STORED RECORDS
· · · · ·

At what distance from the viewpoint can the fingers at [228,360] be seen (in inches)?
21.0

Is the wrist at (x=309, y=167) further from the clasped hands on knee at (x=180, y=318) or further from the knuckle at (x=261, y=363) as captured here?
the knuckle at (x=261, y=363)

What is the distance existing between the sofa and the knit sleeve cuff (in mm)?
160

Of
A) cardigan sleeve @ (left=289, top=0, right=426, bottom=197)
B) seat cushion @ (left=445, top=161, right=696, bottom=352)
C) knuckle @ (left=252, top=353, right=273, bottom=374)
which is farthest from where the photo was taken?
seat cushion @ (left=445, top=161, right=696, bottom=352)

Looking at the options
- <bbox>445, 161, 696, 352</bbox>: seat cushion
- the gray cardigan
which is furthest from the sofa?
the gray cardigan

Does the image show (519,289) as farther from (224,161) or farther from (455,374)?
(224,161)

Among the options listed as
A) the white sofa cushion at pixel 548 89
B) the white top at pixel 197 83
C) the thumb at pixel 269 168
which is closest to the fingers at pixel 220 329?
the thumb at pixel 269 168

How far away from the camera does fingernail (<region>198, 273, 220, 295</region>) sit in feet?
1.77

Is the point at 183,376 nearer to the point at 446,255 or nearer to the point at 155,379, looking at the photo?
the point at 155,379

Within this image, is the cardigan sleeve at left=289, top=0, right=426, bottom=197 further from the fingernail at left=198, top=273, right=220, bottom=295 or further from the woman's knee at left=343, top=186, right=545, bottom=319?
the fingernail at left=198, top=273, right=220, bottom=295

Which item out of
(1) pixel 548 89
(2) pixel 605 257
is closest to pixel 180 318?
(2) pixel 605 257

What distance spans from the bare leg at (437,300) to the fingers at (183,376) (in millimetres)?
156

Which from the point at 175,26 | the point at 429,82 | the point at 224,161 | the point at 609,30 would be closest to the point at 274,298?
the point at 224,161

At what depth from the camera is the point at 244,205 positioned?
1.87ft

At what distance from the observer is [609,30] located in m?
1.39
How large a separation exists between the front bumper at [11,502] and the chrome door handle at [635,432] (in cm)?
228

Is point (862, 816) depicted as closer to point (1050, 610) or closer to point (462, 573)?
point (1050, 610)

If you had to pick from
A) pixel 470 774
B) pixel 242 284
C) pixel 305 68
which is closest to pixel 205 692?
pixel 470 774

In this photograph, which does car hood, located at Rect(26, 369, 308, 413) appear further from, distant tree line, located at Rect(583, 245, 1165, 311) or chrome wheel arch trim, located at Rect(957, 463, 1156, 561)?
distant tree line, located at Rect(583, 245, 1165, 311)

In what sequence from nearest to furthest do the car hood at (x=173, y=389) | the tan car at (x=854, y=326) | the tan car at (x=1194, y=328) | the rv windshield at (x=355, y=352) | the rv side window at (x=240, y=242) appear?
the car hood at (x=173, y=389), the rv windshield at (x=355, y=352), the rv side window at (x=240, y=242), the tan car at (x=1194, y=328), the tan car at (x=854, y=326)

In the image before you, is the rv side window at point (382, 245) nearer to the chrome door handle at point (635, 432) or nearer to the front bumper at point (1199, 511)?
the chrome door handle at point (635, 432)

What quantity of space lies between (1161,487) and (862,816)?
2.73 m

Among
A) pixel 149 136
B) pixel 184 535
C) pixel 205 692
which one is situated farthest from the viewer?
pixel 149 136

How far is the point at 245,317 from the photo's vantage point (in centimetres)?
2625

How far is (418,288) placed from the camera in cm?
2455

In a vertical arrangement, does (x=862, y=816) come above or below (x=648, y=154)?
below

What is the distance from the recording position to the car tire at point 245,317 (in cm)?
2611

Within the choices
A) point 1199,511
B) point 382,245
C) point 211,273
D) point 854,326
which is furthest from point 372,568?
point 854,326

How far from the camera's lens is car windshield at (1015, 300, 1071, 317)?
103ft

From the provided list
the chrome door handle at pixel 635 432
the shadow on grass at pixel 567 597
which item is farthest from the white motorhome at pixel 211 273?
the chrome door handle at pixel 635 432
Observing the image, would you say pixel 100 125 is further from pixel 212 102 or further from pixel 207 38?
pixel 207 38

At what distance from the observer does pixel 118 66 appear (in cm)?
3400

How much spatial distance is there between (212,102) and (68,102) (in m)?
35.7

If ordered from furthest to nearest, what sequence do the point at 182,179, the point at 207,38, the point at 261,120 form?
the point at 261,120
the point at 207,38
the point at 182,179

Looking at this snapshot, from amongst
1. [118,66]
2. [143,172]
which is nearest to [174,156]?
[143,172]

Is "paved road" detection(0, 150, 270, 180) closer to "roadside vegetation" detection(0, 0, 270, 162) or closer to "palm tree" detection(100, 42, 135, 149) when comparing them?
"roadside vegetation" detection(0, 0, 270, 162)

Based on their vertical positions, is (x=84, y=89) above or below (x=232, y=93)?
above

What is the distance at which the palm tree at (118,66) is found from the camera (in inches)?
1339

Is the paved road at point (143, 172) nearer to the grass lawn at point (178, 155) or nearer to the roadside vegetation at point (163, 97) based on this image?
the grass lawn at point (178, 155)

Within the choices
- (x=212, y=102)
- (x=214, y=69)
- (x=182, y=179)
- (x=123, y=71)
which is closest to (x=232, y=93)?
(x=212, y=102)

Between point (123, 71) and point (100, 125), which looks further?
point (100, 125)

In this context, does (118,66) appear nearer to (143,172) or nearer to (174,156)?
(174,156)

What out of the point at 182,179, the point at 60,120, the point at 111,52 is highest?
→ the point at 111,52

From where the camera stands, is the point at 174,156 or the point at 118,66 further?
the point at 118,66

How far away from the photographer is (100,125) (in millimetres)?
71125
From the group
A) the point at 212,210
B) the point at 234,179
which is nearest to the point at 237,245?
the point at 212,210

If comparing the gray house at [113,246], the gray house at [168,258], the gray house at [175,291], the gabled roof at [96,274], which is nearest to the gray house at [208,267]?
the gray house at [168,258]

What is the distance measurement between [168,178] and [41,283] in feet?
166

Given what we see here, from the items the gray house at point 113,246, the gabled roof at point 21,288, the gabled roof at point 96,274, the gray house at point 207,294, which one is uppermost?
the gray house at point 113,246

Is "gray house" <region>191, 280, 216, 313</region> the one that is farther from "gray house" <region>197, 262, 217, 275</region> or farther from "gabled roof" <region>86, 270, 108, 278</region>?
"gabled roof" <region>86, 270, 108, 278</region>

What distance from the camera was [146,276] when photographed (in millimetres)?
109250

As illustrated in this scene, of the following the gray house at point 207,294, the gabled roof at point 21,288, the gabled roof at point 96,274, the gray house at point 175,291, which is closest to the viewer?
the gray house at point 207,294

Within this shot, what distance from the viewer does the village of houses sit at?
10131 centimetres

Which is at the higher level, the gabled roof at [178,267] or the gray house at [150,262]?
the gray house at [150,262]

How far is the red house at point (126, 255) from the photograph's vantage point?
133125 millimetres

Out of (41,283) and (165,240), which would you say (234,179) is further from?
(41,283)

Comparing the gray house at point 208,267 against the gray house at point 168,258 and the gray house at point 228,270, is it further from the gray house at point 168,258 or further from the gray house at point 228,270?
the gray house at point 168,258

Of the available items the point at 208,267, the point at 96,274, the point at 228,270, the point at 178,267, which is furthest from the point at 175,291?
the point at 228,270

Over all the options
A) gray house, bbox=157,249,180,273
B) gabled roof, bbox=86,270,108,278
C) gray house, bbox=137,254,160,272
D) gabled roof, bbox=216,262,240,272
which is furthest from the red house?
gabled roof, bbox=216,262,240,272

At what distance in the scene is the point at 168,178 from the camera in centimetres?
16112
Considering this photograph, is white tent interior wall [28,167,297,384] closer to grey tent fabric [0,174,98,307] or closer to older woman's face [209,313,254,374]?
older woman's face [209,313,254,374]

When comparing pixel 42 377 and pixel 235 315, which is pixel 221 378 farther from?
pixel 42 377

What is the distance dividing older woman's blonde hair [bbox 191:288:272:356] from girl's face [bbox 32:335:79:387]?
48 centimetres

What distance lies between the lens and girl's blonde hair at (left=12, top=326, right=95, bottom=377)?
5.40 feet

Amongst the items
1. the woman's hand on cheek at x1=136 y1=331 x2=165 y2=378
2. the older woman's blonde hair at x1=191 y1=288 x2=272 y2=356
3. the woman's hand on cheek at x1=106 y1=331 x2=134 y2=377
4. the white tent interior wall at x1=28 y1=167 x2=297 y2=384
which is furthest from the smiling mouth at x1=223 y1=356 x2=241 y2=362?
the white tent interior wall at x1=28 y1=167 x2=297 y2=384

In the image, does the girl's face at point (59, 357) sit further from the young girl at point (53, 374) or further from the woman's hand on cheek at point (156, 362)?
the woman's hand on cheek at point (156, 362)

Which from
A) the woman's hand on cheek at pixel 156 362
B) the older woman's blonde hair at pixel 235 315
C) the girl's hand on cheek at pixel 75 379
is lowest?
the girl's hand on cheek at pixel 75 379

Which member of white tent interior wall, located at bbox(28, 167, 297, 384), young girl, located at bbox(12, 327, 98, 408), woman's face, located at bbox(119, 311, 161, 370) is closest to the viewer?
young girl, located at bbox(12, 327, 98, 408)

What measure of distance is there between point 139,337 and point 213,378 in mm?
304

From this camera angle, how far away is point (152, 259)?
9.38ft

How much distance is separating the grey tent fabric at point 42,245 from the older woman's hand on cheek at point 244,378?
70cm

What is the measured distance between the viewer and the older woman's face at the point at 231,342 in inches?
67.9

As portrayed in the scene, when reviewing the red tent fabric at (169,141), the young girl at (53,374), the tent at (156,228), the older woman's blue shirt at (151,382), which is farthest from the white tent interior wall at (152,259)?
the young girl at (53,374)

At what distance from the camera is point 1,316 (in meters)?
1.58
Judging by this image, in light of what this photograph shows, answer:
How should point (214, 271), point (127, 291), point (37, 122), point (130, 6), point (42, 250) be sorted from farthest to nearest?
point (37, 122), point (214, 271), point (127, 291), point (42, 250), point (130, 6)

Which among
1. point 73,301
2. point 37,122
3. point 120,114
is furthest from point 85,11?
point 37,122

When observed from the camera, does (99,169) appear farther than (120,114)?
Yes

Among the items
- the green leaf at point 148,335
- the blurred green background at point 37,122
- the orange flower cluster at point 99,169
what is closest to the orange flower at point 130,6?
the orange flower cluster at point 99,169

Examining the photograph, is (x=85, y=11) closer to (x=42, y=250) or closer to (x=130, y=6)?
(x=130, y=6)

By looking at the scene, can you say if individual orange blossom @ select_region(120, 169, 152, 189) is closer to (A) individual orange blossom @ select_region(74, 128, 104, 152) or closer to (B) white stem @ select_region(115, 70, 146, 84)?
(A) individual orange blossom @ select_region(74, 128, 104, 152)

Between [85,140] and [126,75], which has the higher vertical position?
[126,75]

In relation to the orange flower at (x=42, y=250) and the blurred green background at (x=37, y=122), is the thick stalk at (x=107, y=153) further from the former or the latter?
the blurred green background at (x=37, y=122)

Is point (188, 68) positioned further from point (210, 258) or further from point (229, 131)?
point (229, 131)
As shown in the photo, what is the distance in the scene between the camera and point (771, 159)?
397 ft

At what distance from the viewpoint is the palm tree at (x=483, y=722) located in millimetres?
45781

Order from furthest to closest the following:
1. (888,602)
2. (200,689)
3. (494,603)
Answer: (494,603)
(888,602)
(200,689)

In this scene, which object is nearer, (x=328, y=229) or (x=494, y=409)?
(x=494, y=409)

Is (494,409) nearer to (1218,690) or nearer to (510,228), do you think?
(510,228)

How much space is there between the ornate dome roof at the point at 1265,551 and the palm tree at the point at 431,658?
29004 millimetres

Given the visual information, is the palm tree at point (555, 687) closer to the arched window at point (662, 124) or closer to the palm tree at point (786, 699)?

· · · · ·

REQUIRED WORK
From the line containing "At what distance from the viewpoint is" down to the last line, reproduce the records exactly. Include both ends.

SOLUTION TO THIS TASK
At what distance from the viewpoint is the palm tree at (x=483, y=722) located in millimetres?
45781

Order from furthest to closest the following:
1. (888,602)
2. (200,689)
3. (494,603)
Answer: (494,603)
(888,602)
(200,689)

In this scene, which object is nearer, (x=328, y=229) or (x=494, y=409)?
(x=494, y=409)

Is (494,409) nearer to (1218,690) or nearer to (510,228), do you think?
(510,228)

How much space is there between the ornate dome roof at the point at 1265,551 and the palm tree at the point at 431,658?
29004 millimetres

Given the visual information, is the palm tree at point (555, 687) closer to the arched window at point (662, 124) or closer to the palm tree at point (786, 699)?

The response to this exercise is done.